What to make of Harold Ramirez
Harold Ramirez was a big part of Cleveland getting hot in the beginning of May. He had five hits in his first three games including three doubles and two RBI. His max exit velocity of 114.5 is the third hardest hit ball for them this year (behind Franmil Reyes and Josh Naylor, but only .2 and .4 behind each). So clearly he can hit the ball hard, but his 70.2 GB% suggests that it might be hard to convert those into hits as often as he has so far. He also has one strikeout and no walks. In his 2019 ‘breakout’ with the Marlins, he had a 20.4 K% and 4 BB%. That’s not terrible and can work, but it’s harder to sustain offensive success unless you put the ball in the air or off the ground more. He carried high averages on balls in play in the minors, due to his exit velocities, no doubt. Usually aggressive approaches and hitting the ball on the ground as much as Ramirez does, doesn’t lend to long term offensive success. But it’s worth seeing how long he can make it work for until a better option presents itself in the form of, well, any single outfielder in Columbus from Bradley Zimmer to Nolan Jones.
Does Albert Pujols fit in Cleveland?
To make this short, no, Cleveland should probably pass on looking at an opportunity here for Albert Pujols. He’s had a storied career, but is no longer capable of playing everyday and especially not against right handers. The last time he had an above league average offensive season (100 wRC+ is league average). He’s been below 100 from 2017-2021. Against right handers, he has an 82 wRC+ mark and an 88 mark against left handed pitchers.
However, in 2019 it was 113 against left handers, 66 in 2020, and 146 so far this year. Perhaps there is a role for Pujols to start against left handers only. It was reported he was upset that he was not in the lineup against Tampa Bay LHP Ryan Yarborough and asked for his release if he wasn’t going to play against left handers. He also reportedly wants to play everyday. There’s no team in baseball that would or should let Pujols play everyday.

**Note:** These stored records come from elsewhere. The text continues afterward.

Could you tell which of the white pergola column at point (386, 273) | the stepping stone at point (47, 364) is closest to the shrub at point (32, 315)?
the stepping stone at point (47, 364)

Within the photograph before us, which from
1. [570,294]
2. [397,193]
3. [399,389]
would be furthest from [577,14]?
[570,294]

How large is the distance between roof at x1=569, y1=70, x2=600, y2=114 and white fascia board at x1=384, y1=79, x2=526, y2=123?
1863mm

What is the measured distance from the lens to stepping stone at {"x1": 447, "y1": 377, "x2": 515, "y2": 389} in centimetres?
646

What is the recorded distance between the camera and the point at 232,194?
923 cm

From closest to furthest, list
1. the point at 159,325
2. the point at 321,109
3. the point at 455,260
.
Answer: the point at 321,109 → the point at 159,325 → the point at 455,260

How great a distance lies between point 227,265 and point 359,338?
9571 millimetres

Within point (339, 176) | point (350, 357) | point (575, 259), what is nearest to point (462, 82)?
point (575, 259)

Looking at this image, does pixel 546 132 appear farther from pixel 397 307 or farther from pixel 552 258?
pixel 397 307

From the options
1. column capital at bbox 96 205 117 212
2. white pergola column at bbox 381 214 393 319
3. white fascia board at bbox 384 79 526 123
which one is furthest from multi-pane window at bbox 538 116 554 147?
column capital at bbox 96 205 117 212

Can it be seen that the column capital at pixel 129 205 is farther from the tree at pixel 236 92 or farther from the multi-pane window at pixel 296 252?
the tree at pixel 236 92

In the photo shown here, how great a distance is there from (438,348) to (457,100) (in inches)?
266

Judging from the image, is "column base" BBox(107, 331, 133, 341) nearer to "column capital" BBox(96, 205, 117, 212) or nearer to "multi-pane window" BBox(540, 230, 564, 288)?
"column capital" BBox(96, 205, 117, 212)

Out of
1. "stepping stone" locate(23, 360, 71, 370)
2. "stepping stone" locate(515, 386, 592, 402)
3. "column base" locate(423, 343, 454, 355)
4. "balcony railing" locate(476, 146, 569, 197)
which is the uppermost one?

Would a role playing first base or as the DH against left handers work for Pujols here, occasionally pinch hitting and serving as a mentor (a la Jason Giambi) work? Perhaps. But he’d have to accept where he’s at in his career and embrace that role like Giambi did. This is a young team. He’d replace Yu Chang and Reyes could play the outfield vs. LHP as well (if they’re willing to play an outfield of Eddie Rosario, Harold Ramirez and Josh Naylor, they should be fine with Reyes in right field) to make room. They’d have to bring up someone like Owen Miller or Ernie Clement to be the utility man and perhaps send down a bullpen arm to make it work. But this is a highly unlikely scenario I’ve been running in my head where it could work. It makes more sense to use Owen Miller at first base and eventually see Bobby Bradley and Nolan Jones. But I suppose there’s a small percentage where it could make some sense if the planets aligned. They’d also have to be willing to cut bait with a player with the stature of Pujols if things are not working out as well.